(PAGE EXTRACT)

There was no indication that the resolution places any binding commitments on nations. Republicans in Congress earlier this week introduced legislation in both chambers that would strip all U.S. funding for the treaty’s verification organization should any such measures be placed on the United States.

“The resolution that we have the opportunity to adopt this morning is a strong and necessary statement of our principles and promises as a global community,” Secretary of State John Kerry said during the Security Council session. “It reaffirms the de facto norm … in the world today against nuclear testing. It acknowledges the legitimate interests of states that fully and faithfully renounce nuclear weapons receive assurances against the threat of the use of nuclear weapons and that those assurances will be upheld.”

With an eye toward Capitol Hill, Kerry emphasized that the resolution imposes no legal ban on nuclear testing and does not require any government to adopt new reporting requirements.

The 1996 treaty is intended to promote nonproliferation by preventing nations from taking a key step in the development of a new or better nuclear arsenal. The Senate rejected ratification in 1999, but the United States has maintained a voluntary moratorium on testing since the George H.W. Bush administration.

(SHORT TASK) In the test-ban passage, list every claim John Kerry makes about what the resolution is or does. Answer from the test-ban passage alone.

(EXTRACTED MATERIAL)
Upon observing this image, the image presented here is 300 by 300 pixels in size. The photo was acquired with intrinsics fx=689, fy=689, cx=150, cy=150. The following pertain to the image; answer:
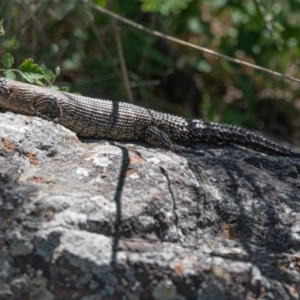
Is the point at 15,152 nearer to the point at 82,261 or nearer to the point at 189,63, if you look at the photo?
the point at 82,261

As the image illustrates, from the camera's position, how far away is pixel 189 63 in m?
9.85

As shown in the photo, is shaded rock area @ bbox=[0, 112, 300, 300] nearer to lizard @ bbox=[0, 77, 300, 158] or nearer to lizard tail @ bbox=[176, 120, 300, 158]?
Result: lizard @ bbox=[0, 77, 300, 158]

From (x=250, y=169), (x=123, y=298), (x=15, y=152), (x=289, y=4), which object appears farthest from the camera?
(x=289, y=4)

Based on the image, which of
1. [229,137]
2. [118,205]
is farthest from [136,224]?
[229,137]

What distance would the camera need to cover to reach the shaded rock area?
3555 mm

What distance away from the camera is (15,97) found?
18.4ft

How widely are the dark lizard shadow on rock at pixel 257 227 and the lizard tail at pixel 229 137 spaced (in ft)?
4.08

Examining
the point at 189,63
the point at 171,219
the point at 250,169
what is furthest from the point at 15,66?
the point at 171,219

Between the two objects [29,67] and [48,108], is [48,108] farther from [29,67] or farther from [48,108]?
[29,67]

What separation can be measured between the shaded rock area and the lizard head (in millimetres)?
745

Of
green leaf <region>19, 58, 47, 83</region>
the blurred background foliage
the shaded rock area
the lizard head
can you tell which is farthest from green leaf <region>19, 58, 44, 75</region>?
the blurred background foliage

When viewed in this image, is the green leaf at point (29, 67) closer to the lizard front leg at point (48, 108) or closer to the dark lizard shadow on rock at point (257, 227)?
the lizard front leg at point (48, 108)

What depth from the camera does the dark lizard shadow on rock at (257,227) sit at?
12.5 ft

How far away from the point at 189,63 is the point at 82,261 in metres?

(SOLUTION FOR THIS TASK)
- It is a strong and necessary statement of principles and promises as a global community.
- It reaffirms the de facto norm against nuclear testing.
- It acknowledges the legitimate interests of states that fully and faithfully renounce nuclear weapons in receiving assurances against the threat of the use of nuclear weapons, and in having those assurances upheld.
- It imposes no legal ban on nuclear testing.
- It does not require any government to adopt new reporting requirements.